11 min read

A common phrase that appears in many accident reports says, “The aircraft stalled and crashed!”

The emergency off-field landing situation seems to infer a crash if damaging the airplane and a landing if not damaged. However, there is a difference between landing and crashing which does not involve the condition of the airplane.

The control of the aircraft during any approach and touchdown determines the difference of landing or crashing. A controlled aircraft flown to and through touchdown is a landing. An approach which stalls the aircraft at any time prior to touchdown will result in a crash. A crash is the aircraft falling uncontrolled to the surface, even just a few feet.

If making an emergency off-field approach to an area with obstacles there is a strong tendency to try to make the aircraft avoid these obstacles.

Often it is not possible to avoid these kinds of obstacles in partial or unpowered forced landings. You must accept that it is going to be bad and continue flying the aircraft to a normal landing approach and touchdown, no matter the condition of the landing area.

The landing gear is the obvious first place you want contact with the surface. Its design is to absorb lots of energy. After the gear, the wings contacting obstacles will absorb some energy.

Plane crash in trees

Keep the airplane flying as long as possible. Eventually you become a passenger.

The fuselage should be the last place you want to encounter an obstacle. You are there. A direct encounter with an obstacle can push the engine back into the cockpit. That is not good. A glancing encounter may be better.

The key is to use all means possible to slow with minimum contact of the fuselage. This means you must have controlled the aircraft as long as possible. At touchdown, you will quickly become aware when you no longer have any control and have become a passenger.

Continuing the Approach

You have now gained enough experience to be aware you definitely want to land on that chosen area or at least close.

You will visually establish a Directed-Course (collision course) on the final approach. Now you are confident you can make the field. The field sure looks bad. There are trees and rocks just short of the touchdown point, and the field looks rough down this low to the ground. It looked a lot better from a higher altitude. The tall grass was covering up a lot of rocks, ditches, and gullies.

You have to live with the decision. In some cases, if recognized early enough, it may be possible to change landing fields. That is another decision that deserves consideration when discussing scenarios. Be real sure, if you decide to change landing fields.

Landing

Now you have to land on the selected area. Get it centered low and unmoving relative to the windshield. Attaining a Directed-Course (collision course) allows early confirmation of the landing area and enables more time for controlling. If maintaining a Directed-Course (collision course), you cannot miss.

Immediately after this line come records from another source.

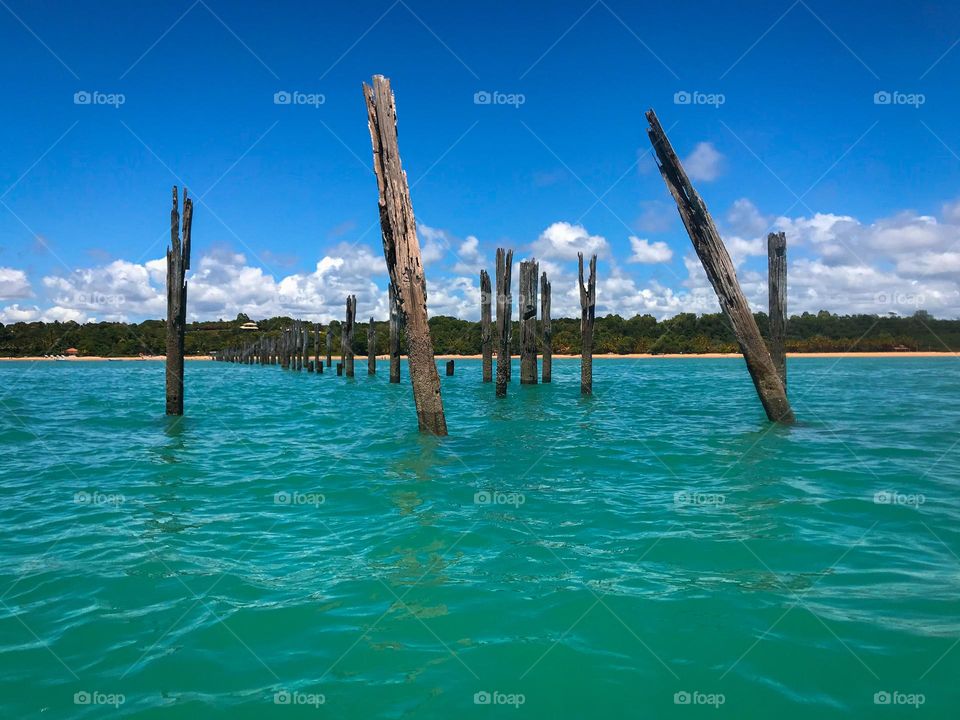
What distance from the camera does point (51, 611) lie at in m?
4.35

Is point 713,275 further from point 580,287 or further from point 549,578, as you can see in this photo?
point 580,287

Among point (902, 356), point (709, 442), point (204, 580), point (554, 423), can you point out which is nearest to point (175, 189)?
point (554, 423)

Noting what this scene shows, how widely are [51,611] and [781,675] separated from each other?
4.74m
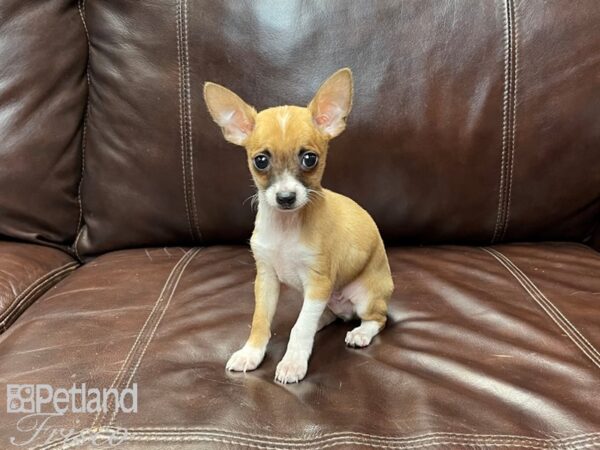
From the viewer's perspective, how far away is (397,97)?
1.34 meters

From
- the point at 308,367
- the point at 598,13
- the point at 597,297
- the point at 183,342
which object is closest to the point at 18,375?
the point at 183,342

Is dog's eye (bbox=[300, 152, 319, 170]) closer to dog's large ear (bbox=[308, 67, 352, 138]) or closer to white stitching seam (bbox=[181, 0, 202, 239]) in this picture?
dog's large ear (bbox=[308, 67, 352, 138])

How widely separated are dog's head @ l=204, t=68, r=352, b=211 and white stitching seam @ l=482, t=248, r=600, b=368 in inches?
18.7

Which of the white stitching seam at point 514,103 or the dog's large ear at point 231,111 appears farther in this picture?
the white stitching seam at point 514,103

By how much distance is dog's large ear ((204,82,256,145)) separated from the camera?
3.08ft

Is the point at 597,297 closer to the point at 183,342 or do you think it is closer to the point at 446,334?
the point at 446,334

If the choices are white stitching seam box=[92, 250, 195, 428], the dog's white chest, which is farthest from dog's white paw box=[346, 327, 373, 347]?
white stitching seam box=[92, 250, 195, 428]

Consider if it is necessary to land on the area at slightly faster indicated-airspeed, or can you afford floating past some. Are you faster or slower than best glide indicated-airspeed?

Keep the visual picture. Make the airplane go to it.

You better watch out when trying to make the airplane do something. Maybe it can’t. Be real careful using the elevator-pitch control now. You have the indicated-airspeed set with elevator-trim. All you can do with the elevator-pitch, before roundout and flare, is pull too much and stall. Don’t do that!

Extreme Landing Surface

If landing on an extremely bad surface, it is obvious dismantling of the aircraft will follow. Consider using maximum nose up trim and full flaps for a minimum forward velocity. Then you don’t need the elevator-pitch control. The aircraft will be at its minimum indicated airspeed, a behind-the-power-curve situation.

The descent rate will be somewhat higher and any change will require pushing the control wheel. That allows the landing gear to absorb its maximum of both vertical (potential) and horizontal (kinetic) energies.

Remember, there is no set way to make these rough field obstacle landings. You must have previously considered as many different scenarios as possible. Never decide there is one way to do this.

Stopped engine

Resist the urge to pull back at this point – you must maintain best glide speed.

When the time comes, you must do whatever it takes for that situation. It will not be any of those previously considered. Every landing approach is the same; the touchdown will be different in different circumstances and with different obstacles. Land the aircraft first; don’t let it stall.

Landing on a Relatively Smooth Surface

On relatively good surfaces, you can set the indicated airspeed for a normal approach to a short field or soft field landing. Set the elevator pitch trim to this speed in anticipation of making a normal touchdown.

Now, are you high or low? Most people tend to be high. You can utilize drag procedures like extension of the flaps or slips to increase descent.

Are you low? You could be somewhat low, although with care (keeping the landing area centered on the windshield) it should not be too low. You are below best glide indicated airspeed; push it down to get best glide indicated airspeed again. That will extend the glide. If you are making the approach with full flaps for drag, raising some partial flaps will extend the glide distance.

Do you feel you are too low for that? You have little choice but to push the elevator pitch control to gain best glide indicated airspeed, or even a little faster, and level just above the surface, with minimum flaps for reduced drag. Now you will be in ground effect. That can extend your glide distance even more.

Maneuver to a minimum forward speed. You are just above the ground, hopefully, approaching the selected touchdown area. You are landing… wait a minute! This technique is the same for all landings. Your approach to touchdown is always the same.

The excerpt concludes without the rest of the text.